[Collection entries]
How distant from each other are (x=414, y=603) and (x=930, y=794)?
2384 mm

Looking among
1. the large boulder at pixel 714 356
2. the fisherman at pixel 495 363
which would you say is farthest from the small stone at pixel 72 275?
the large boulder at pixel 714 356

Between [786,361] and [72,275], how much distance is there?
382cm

* * *

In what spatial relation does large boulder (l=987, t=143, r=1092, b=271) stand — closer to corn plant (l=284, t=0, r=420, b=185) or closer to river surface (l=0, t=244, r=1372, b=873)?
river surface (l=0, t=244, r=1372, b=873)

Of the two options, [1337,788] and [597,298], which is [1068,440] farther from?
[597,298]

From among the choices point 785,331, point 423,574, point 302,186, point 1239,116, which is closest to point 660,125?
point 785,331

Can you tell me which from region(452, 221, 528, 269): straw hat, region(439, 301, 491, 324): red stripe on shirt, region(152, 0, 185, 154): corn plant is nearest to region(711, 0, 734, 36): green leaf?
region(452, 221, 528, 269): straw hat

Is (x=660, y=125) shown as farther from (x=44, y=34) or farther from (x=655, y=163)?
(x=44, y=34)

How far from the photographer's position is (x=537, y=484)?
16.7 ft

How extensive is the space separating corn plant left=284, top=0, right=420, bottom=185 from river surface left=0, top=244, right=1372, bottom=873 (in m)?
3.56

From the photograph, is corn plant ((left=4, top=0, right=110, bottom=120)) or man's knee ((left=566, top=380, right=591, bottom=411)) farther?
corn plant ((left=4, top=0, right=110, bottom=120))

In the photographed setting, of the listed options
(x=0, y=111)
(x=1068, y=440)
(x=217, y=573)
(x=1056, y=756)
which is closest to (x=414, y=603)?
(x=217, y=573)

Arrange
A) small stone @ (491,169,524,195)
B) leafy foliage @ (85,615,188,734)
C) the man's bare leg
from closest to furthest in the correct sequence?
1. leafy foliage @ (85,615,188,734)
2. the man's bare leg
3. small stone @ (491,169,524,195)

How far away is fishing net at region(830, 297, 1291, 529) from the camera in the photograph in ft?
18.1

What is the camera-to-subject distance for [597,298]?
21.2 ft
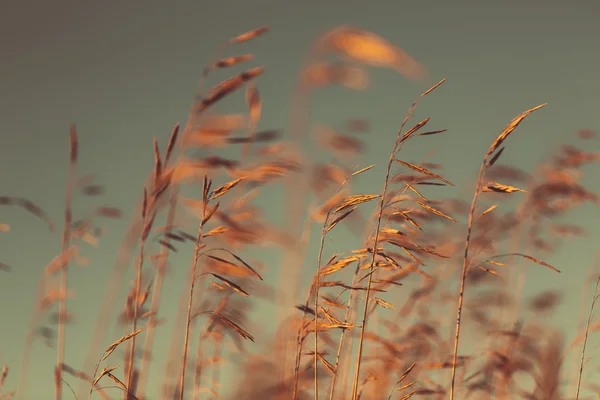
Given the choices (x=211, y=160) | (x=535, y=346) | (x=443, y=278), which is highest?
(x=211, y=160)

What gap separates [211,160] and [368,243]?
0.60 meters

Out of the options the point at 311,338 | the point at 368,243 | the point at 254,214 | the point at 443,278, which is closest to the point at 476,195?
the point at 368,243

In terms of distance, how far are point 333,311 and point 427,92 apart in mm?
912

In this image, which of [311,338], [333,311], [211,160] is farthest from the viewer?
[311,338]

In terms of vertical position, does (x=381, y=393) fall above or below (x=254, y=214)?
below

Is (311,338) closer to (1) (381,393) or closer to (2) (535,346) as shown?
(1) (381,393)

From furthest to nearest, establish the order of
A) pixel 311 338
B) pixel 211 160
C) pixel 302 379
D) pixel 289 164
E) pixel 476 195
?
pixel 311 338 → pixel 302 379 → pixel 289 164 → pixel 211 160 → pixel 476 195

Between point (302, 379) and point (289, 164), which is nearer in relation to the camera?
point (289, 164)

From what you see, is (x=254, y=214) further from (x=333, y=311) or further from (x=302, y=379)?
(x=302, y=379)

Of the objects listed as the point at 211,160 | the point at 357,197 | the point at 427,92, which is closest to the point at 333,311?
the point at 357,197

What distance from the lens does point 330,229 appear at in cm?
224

GOAL
Edit everything from the line containing "In the photographed" down to the line containing "pixel 311 338 →", replacing "closest" with "nearest" throughout and keeping all other wording intact. Leave the pictures out of the answer.

ANSWER FOR THE TASK
In the photographed setting, of the listed options
(x=0, y=111)
(x=1068, y=440)
(x=217, y=573)
(x=1056, y=756)
which is nearest to (x=414, y=603)?
(x=217, y=573)

Arrange
A) small stone @ (491,169,524,195)
B) leafy foliage @ (85,615,188,734)
C) the man's bare leg
from nearest to furthest in the correct sequence?
1. leafy foliage @ (85,615,188,734)
2. the man's bare leg
3. small stone @ (491,169,524,195)

How far away is fishing net at region(830, 297, 1291, 529) from the camera in the photograph in ft?
18.1

What is the camera-to-subject distance for [597,298]?
21.2 ft
Given the choices (x=211, y=160) | (x=535, y=346) | (x=443, y=278), which is highest?
(x=211, y=160)

What gap separates [211,160] and [368,243]?
0.60 meters

Out of the options the point at 311,338 | the point at 368,243 | the point at 254,214 | the point at 443,278, which is nearest to the point at 476,195?
the point at 368,243

In terms of distance, how far are point 333,311 and point 427,92 apart in mm?
912

In this image, which of [311,338], [333,311], [211,160] is farthest from the viewer?
[311,338]

In terms of vertical position, does (x=381, y=393) fall above or below (x=254, y=214)?
below

Is (311,338) closer to (1) (381,393) or closer to (2) (535,346) as shown?
(1) (381,393)

From furthest to nearest, establish the order of
A) pixel 311 338
B) pixel 211 160
C) pixel 302 379
D) pixel 289 164
E) pixel 476 195
?
pixel 311 338 → pixel 302 379 → pixel 289 164 → pixel 211 160 → pixel 476 195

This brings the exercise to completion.